Search the data for the word "djup" and copy every line where it occurs.

Dataset extract:
☆ ☆ ☆ ☆ ☆

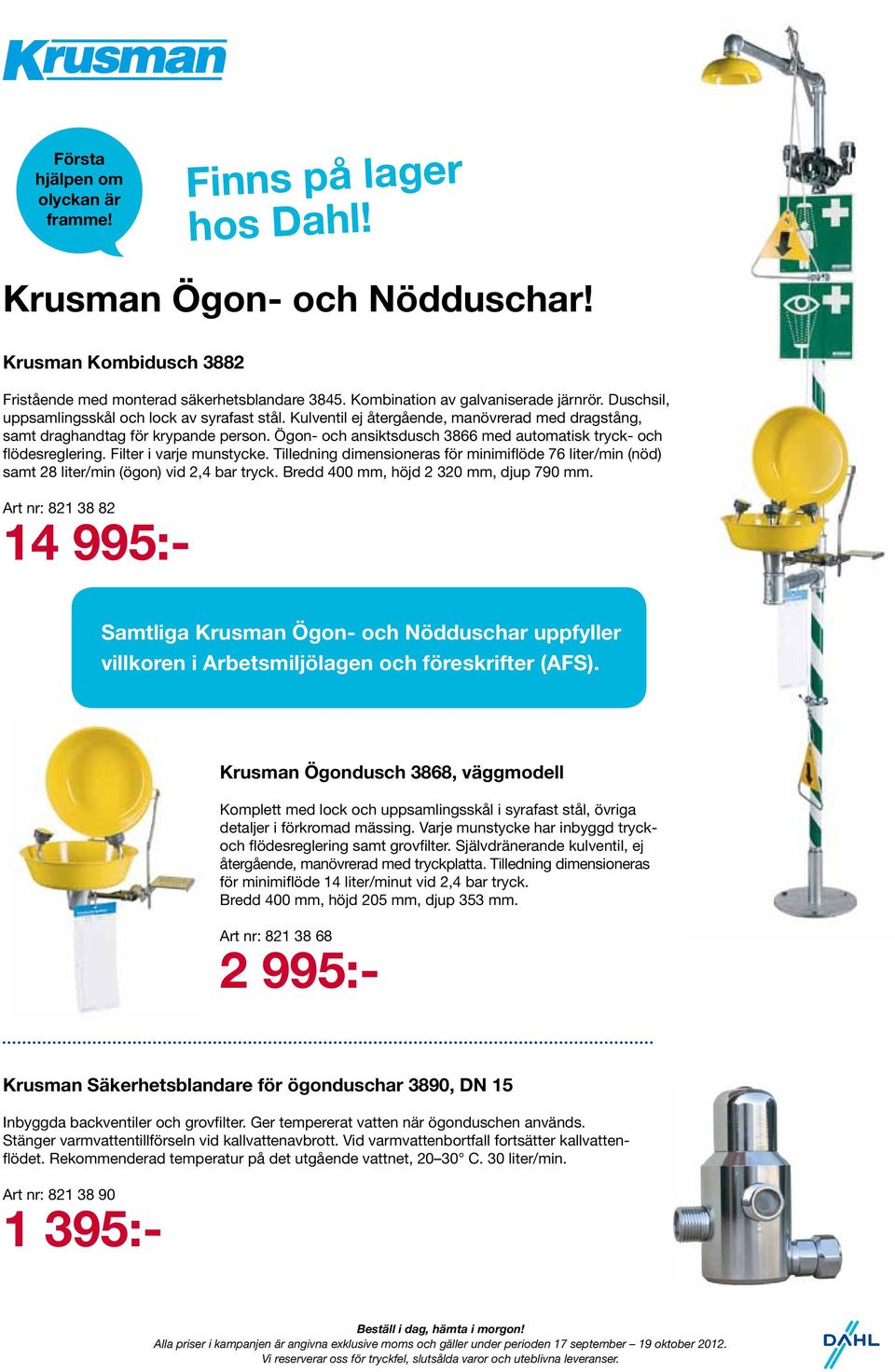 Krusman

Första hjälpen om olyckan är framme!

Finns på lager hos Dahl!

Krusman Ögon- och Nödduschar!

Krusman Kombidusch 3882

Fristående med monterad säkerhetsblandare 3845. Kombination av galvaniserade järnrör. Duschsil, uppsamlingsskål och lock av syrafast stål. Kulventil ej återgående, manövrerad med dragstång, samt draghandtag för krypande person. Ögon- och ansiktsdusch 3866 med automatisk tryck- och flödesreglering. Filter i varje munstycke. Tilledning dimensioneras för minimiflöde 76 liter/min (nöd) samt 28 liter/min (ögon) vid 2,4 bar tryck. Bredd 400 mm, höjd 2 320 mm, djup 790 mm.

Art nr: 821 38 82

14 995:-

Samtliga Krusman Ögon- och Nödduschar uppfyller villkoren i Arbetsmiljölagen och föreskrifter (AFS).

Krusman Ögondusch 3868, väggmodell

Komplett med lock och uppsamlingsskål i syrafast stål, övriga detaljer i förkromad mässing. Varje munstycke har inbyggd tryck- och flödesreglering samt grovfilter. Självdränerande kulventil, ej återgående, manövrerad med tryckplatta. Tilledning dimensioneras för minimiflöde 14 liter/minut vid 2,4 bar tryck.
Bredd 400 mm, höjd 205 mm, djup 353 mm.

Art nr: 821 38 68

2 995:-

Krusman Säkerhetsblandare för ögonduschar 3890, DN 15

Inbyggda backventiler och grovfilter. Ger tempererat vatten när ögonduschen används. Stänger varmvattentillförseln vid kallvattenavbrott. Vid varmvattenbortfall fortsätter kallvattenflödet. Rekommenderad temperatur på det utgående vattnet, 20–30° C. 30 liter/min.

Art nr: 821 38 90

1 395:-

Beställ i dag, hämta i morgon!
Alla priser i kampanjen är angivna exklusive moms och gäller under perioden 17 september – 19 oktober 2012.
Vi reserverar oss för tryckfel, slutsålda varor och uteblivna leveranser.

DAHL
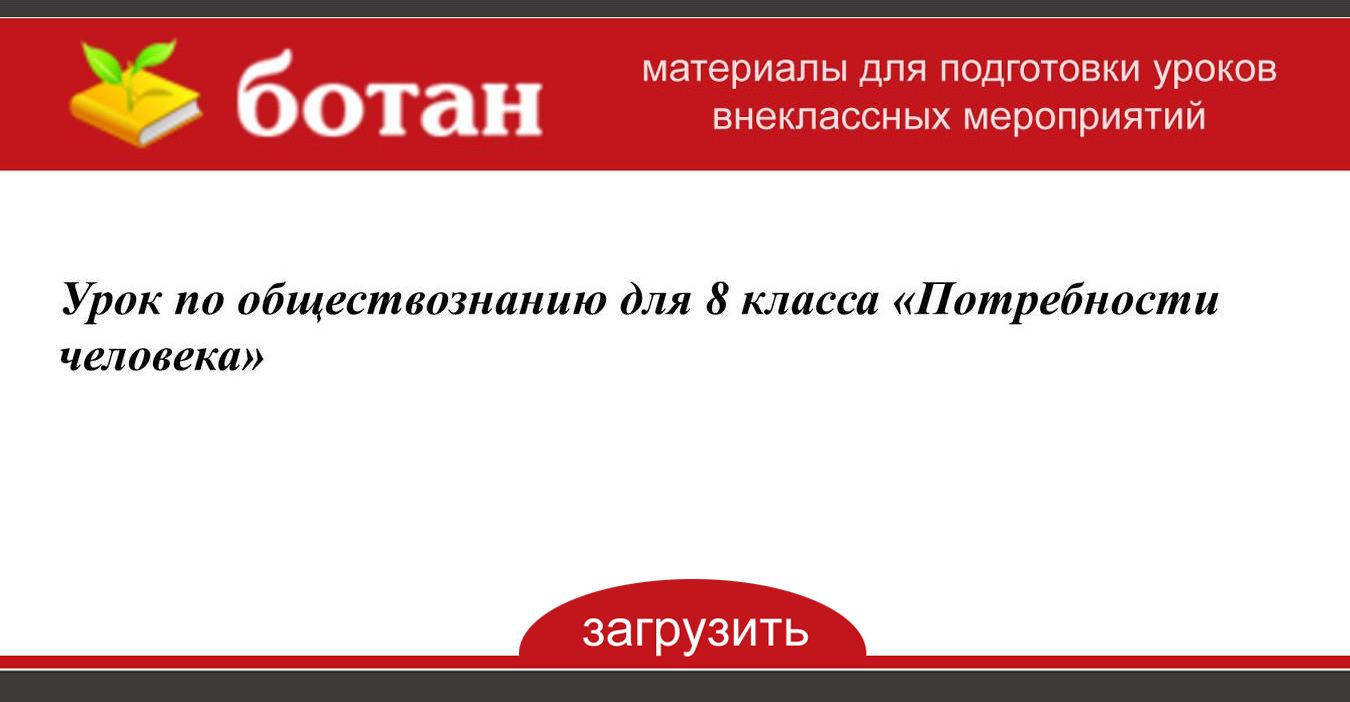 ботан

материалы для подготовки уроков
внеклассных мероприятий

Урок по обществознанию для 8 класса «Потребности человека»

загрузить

☆ ☆ ☆ ☆ ☆

Response to this task:
Fristående med monterad säkerhetsblandare 3845. Kombination av galvaniserade järnrör. Duschsil, uppsamlingsskål och lock av syrafast stål. Kulventil ej återgående, manövrerad med dragstång, samt draghandtag för krypande person. Ögon- och ansiktsdusch 3866 med automatisk tryck- och flödesreglering. Filter i varje munstycke. Tilledning dimensioneras för minimiflöde 76 liter/min (nöd) samt 28 liter/min (ögon) vid 2,4 bar tryck. Bredd 400 mm, höjd 2 320 mm, djup 790 mm.
Bredd 400 mm, höjd 205 mm, djup 353 mm.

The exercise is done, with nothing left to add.